Why Is DDT Dangerous?
Why Is DDT Dangerous? After extensive use as a pesticide, DDT was found to have many harmful after-effects on human beings and animals. The control of insects was revolutionized by the introduction of DDT after the Second World War. It was employed to combat a wide range of insects which attacked food crops and was also instrumental in bringing the world malaria problem under control. But by the 1960’s it was found that DDT affected the metabolism of many birds so much that their eggs became too fragile to survive.
As a result many species have nearly become extinct. Several kinds of fish have also been seriously affected. Large numbers of insects which served as food for both fish and birds have been destroyed. The effects of DDT on food for human consumption have been extremely serious. Food becomes poisonous if the amount of DDT in it exceeds a certain limit. However, such pesticides are now heavily restricted by most governments.
Dichlorodiphenyltrichloroethane (DDT) is a colorless, tasteless, and almost odorless crystalline organochlorine known for its insecticidal properties and environmental impacts. First synthesized in 1874, DDT’s insecticidal action was discovered by the Swiss chemist Paul Hermann Müller in 1939. DDT was used in the second half of World War II to control malaria and typhus among civilians and troops. Müller was awarded the Nobel Prize in Physiology or Medicine “for his discovery of the high efficiency of DDT as a contact poison against several arthropods” in 1948.
By October 1945, DDT was available for public sale in the United States. Although it was promoted by government and industry for use as an agricultural and household pesticide, there were also concerns about its use from the beginning. Opposition to DDT was focused by the 1962 publication of Rachel Carson’s book Silent Spring. It cataloged environmental impacts that coincided with widespread use of DDT in agriculture in the United States, and it questioned the logic of broadcasting potentially dangerous chemicals into the environment with little prior investigation of their environment and health effects.

--------------------------------------------------

= EXERCISE SET =
- 1) Reproduce word for word the stretch of the passage on DDT from "By October 1945, DDT" through "and health effects.".
- 2) Condense the paragraph of the passage on DDT that begins "By October 1945" into a bulleted list that keeps its main facts.

[Stored data]

--------------------------------------------------

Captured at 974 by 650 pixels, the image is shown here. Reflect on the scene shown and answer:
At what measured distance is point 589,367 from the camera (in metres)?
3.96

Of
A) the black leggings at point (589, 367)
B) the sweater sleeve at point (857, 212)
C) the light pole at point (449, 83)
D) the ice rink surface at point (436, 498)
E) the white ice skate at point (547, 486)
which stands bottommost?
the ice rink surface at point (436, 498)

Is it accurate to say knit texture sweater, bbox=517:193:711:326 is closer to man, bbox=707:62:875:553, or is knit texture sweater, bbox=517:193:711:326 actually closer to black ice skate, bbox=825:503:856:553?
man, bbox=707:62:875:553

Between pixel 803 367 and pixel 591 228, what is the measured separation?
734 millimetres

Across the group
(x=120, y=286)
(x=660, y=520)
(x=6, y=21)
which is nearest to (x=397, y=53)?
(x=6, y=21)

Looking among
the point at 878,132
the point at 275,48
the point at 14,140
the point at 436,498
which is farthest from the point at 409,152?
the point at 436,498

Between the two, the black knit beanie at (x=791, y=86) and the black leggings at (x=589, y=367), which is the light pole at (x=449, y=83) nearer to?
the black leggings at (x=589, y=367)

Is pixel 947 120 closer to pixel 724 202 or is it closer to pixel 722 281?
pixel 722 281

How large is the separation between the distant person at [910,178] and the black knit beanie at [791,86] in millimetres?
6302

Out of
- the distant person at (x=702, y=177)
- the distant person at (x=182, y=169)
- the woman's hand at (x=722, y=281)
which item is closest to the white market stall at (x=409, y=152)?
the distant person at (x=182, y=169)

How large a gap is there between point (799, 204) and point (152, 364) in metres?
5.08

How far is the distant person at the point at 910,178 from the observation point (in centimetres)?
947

--------------------------------------------------

= RESPONSES BY ITEM NUMBER =
- 1)
By October 1945, DDT was available for public sale in the United States. Although it was promoted by government and industry for use as an agricultural and household pesticide, there were also concerns about its use from the beginning. Opposition to DDT was focused by the 1962 publication of Rachel Carson’s book Silent Spring. It cataloged environmental impacts that coincided with widespread use of DDT in agriculture in the United States, and it questioned the logic of broadcasting potentially dangerous chemicals into the environment with little prior investigation of their environment and health effects.

- 2)
- DDT was available for public sale in the United States by October 1945.
- Government and industry promoted it as an agricultural and household pesticide, but concerns about its use existed from the beginning.
- Rachel Carson's 1962 book Silent Spring focused opposition to DDT.
- The book cataloged environmental impacts that coincided with widespread agricultural use of DDT in the United States. It also questioned spreading potentially dangerous chemicals into the environment with little prior investigation of their environmental and health effects.